Sir,
Quartilho et al1 present the recent aetiology of visual impairment in England and Wales. A brief scan of these figures raises the immediate question—where is uveitis? These inflammations may cause severe vision impairment in up to 22% of patients in the UK,2 disproportionately in patients of working age. The problem is worldwide: a recent study from Brazil3 found that uveitis was the second most common cause of vision impairment (15.7%) and in Singapore4 7.5% had severe vision loss, most commonly from cataract and glaucoma.
The current CVI registration form contains only ‘chorioretinitis (unspecified), H30.9’ as a specific uveitis category. However, a recent large study from this tertiary centre5 permits only 671 of 3000 uveitis patients (21%) to be so labelled if severely affected.

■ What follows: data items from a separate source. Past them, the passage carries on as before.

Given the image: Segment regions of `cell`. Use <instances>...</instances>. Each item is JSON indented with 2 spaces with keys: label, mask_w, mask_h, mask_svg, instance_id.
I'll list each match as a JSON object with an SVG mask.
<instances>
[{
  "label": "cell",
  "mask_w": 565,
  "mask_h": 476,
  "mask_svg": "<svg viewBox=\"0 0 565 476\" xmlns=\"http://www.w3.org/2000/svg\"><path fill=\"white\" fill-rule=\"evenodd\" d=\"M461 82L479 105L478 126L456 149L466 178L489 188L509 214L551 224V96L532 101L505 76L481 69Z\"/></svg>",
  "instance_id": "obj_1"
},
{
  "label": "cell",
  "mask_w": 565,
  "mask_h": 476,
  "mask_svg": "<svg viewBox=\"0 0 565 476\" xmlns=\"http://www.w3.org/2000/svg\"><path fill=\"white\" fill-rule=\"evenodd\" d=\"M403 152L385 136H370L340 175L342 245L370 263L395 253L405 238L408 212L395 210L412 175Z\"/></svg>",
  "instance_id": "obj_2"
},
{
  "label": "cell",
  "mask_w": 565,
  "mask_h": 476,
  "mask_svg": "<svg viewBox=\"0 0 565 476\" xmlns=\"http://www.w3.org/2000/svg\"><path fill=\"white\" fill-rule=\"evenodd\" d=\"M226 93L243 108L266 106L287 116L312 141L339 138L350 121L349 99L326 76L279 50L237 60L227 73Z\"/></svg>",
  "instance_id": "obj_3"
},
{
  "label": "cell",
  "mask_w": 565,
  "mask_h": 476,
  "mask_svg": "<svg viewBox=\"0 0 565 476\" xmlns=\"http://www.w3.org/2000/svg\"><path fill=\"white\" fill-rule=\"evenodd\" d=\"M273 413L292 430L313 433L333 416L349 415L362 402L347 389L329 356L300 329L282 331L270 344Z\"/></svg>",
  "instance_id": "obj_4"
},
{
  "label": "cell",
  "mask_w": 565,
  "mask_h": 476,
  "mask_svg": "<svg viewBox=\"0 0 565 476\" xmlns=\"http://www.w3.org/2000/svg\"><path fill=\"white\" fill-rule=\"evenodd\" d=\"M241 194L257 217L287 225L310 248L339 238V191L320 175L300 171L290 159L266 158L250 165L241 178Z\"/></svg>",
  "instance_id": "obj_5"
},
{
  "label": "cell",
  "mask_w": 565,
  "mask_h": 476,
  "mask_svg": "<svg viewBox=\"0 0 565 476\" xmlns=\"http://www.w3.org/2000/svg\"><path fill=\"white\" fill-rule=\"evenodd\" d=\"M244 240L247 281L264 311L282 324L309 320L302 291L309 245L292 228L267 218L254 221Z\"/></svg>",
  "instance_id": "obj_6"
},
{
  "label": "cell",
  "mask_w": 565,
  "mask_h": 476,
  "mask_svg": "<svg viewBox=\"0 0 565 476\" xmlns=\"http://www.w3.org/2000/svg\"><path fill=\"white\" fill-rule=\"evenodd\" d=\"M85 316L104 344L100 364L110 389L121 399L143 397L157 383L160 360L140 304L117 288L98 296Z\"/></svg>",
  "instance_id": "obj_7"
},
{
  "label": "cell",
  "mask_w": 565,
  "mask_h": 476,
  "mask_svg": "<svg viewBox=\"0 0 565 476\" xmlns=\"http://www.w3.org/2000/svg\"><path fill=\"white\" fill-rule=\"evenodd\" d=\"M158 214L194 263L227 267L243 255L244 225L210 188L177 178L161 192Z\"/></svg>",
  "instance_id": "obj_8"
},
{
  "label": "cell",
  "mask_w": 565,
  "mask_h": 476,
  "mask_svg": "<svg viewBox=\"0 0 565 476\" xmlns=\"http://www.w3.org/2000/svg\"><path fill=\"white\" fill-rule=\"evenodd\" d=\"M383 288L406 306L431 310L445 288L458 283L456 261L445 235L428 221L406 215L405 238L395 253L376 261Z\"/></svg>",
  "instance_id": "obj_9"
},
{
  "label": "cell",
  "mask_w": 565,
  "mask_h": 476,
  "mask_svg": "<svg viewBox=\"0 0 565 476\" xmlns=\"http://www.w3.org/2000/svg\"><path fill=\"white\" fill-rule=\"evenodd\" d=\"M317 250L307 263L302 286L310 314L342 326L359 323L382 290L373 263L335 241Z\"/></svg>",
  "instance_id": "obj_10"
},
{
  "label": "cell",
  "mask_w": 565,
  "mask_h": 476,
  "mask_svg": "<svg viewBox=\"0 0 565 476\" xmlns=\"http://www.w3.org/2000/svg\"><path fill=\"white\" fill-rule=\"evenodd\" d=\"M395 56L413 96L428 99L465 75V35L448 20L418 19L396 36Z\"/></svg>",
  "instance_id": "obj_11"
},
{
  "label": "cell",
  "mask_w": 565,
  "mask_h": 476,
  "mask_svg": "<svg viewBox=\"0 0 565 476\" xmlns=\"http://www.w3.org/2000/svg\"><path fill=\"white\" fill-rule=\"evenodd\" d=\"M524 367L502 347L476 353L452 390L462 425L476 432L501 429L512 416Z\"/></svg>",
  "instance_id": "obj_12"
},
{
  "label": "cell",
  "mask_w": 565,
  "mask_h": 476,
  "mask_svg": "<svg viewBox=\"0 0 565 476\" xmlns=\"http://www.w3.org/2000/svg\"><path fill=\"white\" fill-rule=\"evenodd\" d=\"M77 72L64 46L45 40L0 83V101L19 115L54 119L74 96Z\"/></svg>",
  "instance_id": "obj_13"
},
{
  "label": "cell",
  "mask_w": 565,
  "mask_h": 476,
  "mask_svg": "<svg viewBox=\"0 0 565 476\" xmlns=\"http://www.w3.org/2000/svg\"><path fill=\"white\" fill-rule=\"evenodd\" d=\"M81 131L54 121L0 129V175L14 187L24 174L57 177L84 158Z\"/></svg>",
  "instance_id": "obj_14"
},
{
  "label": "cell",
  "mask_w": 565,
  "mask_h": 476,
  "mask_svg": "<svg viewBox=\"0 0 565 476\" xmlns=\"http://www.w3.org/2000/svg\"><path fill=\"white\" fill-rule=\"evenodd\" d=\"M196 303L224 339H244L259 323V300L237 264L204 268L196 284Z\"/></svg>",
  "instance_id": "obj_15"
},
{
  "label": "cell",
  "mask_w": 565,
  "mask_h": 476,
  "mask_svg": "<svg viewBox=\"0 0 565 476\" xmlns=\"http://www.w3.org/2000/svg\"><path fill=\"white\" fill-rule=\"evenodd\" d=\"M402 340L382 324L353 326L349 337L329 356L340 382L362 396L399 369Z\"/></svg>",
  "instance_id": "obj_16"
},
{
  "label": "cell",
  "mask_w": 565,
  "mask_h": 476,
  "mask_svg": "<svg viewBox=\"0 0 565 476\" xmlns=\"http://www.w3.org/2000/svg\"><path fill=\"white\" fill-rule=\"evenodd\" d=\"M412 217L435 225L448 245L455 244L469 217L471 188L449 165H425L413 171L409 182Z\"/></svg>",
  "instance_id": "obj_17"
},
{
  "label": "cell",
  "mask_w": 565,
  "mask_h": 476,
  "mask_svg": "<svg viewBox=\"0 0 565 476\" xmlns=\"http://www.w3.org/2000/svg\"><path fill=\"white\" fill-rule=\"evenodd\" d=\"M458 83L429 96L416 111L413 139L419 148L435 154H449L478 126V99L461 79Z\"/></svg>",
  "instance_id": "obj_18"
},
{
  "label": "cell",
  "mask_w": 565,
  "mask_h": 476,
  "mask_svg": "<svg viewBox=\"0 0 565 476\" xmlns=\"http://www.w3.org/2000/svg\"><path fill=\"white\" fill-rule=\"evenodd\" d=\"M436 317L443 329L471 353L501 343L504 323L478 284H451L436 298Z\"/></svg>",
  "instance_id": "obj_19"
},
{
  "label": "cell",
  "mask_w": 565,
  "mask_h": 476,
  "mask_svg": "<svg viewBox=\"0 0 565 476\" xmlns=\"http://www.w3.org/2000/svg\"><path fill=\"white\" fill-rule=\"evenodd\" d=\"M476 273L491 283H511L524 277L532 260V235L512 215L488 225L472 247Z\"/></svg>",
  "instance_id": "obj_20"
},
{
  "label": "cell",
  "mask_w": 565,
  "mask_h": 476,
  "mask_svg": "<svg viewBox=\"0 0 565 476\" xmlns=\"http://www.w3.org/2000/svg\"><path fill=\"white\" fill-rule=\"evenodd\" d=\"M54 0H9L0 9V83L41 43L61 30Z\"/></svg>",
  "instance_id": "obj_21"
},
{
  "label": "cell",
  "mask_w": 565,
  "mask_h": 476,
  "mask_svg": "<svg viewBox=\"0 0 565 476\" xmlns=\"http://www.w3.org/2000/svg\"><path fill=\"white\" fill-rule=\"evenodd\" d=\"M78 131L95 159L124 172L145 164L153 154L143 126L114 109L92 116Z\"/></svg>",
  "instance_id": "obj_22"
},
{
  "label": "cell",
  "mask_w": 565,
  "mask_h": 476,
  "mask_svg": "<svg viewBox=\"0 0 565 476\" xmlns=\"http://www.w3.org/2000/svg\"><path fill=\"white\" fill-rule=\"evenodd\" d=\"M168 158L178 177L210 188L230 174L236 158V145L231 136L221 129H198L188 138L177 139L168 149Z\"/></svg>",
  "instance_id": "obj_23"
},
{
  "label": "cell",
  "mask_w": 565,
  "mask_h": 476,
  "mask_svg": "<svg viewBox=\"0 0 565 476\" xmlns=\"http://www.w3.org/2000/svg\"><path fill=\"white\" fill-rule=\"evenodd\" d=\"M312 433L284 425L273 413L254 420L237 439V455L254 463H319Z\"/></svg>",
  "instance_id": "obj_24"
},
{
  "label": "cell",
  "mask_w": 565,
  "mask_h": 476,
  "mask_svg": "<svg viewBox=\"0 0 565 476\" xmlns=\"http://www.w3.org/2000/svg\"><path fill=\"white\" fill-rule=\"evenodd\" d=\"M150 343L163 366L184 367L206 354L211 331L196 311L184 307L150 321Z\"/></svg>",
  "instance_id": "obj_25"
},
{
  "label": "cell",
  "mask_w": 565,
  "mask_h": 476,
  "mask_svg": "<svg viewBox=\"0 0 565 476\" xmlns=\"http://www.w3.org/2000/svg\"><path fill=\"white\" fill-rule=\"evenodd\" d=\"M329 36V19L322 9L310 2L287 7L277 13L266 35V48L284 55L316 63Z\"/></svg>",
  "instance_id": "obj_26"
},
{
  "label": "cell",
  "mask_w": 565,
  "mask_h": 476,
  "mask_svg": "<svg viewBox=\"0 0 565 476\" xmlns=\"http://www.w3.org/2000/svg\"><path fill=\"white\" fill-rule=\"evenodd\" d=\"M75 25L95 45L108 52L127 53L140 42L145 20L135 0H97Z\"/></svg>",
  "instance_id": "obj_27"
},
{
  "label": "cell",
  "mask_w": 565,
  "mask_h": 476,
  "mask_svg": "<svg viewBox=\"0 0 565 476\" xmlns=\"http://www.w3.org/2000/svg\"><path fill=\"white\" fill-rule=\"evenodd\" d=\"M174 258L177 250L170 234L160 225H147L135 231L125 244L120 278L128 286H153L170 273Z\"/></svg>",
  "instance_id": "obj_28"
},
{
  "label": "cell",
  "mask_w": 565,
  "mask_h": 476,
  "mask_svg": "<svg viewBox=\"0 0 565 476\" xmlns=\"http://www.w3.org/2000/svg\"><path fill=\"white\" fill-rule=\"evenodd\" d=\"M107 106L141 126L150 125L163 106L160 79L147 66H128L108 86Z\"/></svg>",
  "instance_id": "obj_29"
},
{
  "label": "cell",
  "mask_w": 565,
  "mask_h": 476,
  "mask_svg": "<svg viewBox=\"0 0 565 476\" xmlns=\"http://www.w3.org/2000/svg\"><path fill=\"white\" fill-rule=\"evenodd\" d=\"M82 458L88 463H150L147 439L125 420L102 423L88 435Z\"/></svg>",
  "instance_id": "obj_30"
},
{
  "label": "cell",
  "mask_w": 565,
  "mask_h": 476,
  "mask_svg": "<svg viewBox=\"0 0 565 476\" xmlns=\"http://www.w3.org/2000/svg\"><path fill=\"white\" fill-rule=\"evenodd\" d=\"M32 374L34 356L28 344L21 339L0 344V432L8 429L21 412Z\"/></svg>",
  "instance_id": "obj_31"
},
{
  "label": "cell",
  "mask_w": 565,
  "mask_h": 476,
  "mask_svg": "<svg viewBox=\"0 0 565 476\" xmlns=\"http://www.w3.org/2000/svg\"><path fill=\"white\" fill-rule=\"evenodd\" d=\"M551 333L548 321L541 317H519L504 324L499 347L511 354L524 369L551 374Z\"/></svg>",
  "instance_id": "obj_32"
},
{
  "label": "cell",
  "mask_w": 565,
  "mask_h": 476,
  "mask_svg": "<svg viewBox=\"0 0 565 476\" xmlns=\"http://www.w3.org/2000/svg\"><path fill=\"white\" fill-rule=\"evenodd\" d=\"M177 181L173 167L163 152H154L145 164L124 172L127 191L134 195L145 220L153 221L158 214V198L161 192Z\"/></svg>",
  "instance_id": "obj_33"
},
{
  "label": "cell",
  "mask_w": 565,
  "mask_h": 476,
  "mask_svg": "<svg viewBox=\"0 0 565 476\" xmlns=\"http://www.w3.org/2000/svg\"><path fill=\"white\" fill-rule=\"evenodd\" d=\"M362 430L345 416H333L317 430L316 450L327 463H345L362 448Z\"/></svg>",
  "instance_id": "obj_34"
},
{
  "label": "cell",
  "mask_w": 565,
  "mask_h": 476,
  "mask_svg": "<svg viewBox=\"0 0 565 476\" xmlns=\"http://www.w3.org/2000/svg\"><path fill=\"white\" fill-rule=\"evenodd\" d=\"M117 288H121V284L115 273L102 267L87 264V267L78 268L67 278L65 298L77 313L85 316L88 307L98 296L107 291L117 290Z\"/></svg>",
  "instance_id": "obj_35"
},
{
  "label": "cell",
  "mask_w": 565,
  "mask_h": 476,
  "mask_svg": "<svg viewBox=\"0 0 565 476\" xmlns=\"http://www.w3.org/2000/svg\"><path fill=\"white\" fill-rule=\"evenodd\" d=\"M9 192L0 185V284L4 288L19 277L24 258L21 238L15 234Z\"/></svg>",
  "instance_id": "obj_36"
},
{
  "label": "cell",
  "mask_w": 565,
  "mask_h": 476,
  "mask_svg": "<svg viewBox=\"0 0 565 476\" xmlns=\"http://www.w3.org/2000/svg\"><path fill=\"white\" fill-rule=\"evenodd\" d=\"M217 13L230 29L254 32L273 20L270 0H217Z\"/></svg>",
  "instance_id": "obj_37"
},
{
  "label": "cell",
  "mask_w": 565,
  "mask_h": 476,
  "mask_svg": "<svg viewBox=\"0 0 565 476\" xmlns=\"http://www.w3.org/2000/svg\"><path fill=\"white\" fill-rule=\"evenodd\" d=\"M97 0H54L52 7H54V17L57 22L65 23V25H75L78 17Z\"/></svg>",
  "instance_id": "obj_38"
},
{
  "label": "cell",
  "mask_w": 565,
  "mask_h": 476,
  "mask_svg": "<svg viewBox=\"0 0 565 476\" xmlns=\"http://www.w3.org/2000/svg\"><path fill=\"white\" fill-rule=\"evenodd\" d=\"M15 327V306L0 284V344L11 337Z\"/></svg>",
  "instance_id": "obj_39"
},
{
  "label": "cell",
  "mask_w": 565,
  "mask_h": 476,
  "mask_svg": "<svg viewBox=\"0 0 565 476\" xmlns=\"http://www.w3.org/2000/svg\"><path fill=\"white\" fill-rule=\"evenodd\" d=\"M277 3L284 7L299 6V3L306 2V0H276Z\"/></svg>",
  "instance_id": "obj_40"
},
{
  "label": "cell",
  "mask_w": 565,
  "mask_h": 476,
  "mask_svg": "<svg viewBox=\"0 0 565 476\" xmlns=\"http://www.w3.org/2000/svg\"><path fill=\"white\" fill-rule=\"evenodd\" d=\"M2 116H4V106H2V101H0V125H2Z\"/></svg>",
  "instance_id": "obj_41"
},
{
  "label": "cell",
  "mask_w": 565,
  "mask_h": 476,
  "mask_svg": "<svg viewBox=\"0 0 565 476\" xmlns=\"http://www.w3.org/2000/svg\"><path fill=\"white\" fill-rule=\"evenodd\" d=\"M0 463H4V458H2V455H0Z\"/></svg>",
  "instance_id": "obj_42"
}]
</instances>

Uveitis causes visual loss from direct inflammation, but also substantially from macular oedema, epiretinal membrane, cataract, glaucoma, choroidal neovascular membrane and retinal detachment. One might suspect that in addition to the 0.43% of patients with chorioretinitis recorded by the authors,1 many of the patients with uveitis in this study are ‘hiding in plain sight’ within ‘secondary glaucoma’, ‘cataract’, ‘other retinal disorders’ and so on. At a time when great advances in the control of uveitis by immunosuppression and biologic therapy are being thwarted by funding restrictions, it would mean a disservice to affected patients if their disease cannot be adequately represented in vision impairment statistics. For those attempting to record accurately and to raise the profile of uveitis in the registration process, the most useful codes for the few open-field boxes on the CVI form include the following:
H20.1 Chronic iridocyclitis
H26.2 Complicated cataract (includes chronic iridocyclitis)
H30.1 Disseminated chorioretinal inflammation
H31.0 Chorioretinal scars (there is no ICD10 code for macular oedema or epiretinal membrane)
H35.0 Includes retinal vasculitis
H40.4 Glaucoma secondary to eye inflammation
H44.4 Hypotony of eye
References
Quartilho A, Simkiss P, Zekite A, Xing W, Wormald R, Bunce C . Leading causes of certifiable visual loss in England and Wales during the year ending March 2013. Eye 2016; 30: 602–607.
Durrani OM, Tehrani NN, Marr JE, Moradi P, Stavrou P, Murray PI . Degree, duration and causes of visual loss in uveitis. Br J Ophthalmol 2004; 88: 1159–1162.
Silva LM, Muccioli C, Oliveira FD, Arantes TE, Gonzaga LR, Nakanami CR . Visual impairment from uveitis in a reference hospital of Southeast Brazil: a retrospective review over a twenty years period. Arq Bras Oftalmol 2013; 76: 366–369.
Yeo TK, Ho SL, Lim WK, Teoh SC . Causes of visual loss associated with uveitis in a Singapore tertiary eye center. Ocul Immunol Inflamm 2013; 21: 264–269.
Jones NP . Manchester Uveitis Clinic: the first 3000 patients: 1. Epidemiology and casemix. Ocul Immunol Inflamm 2015; 23: 118–126.